• Stated task: Count the lines in the items below that contain the string "wooden", treating uppercase and lowercase as distinct. Reply with the number alone.

• Records for the exercise:
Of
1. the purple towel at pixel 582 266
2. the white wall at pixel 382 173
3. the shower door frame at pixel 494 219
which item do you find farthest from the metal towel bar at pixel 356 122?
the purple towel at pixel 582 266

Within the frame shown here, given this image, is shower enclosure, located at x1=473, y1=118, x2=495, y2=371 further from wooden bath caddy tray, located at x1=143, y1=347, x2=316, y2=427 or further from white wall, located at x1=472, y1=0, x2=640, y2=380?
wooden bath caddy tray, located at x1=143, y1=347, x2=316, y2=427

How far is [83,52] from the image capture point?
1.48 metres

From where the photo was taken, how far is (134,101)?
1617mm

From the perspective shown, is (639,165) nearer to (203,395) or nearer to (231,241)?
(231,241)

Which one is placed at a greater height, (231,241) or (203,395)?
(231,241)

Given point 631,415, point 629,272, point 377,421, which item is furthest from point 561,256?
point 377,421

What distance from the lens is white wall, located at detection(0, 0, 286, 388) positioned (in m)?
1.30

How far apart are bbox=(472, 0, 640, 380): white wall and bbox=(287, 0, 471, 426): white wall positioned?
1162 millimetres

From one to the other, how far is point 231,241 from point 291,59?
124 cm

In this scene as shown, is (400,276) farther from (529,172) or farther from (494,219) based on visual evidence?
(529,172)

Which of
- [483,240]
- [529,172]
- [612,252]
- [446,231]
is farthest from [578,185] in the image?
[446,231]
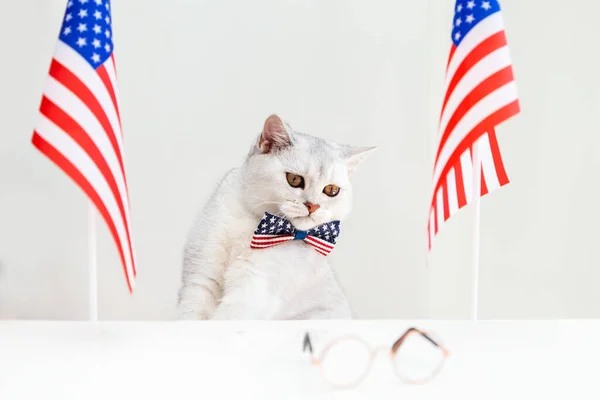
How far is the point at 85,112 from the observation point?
913 millimetres

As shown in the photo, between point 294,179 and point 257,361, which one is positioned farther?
point 294,179

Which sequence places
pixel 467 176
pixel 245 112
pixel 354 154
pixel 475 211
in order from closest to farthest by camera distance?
pixel 475 211 → pixel 467 176 → pixel 354 154 → pixel 245 112

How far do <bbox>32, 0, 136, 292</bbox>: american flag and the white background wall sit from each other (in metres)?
0.44

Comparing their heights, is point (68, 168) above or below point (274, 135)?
below

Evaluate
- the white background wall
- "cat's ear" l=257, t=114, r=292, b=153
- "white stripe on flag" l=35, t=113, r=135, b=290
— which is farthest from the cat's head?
"white stripe on flag" l=35, t=113, r=135, b=290

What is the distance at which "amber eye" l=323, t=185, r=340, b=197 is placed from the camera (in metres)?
1.24

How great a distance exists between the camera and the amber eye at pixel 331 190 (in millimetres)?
1237

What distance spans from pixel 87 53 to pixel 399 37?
0.80 m

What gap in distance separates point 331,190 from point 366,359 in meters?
0.44

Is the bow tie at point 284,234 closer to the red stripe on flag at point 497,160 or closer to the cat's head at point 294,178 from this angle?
the cat's head at point 294,178

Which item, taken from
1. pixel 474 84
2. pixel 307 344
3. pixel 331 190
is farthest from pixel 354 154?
pixel 307 344

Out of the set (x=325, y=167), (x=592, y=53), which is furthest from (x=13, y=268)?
(x=592, y=53)

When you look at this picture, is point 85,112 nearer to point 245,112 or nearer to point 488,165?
point 245,112

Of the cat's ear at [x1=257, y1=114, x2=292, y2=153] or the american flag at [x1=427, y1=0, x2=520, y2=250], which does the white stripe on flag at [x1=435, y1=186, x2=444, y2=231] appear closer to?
the american flag at [x1=427, y1=0, x2=520, y2=250]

• Final answer: 2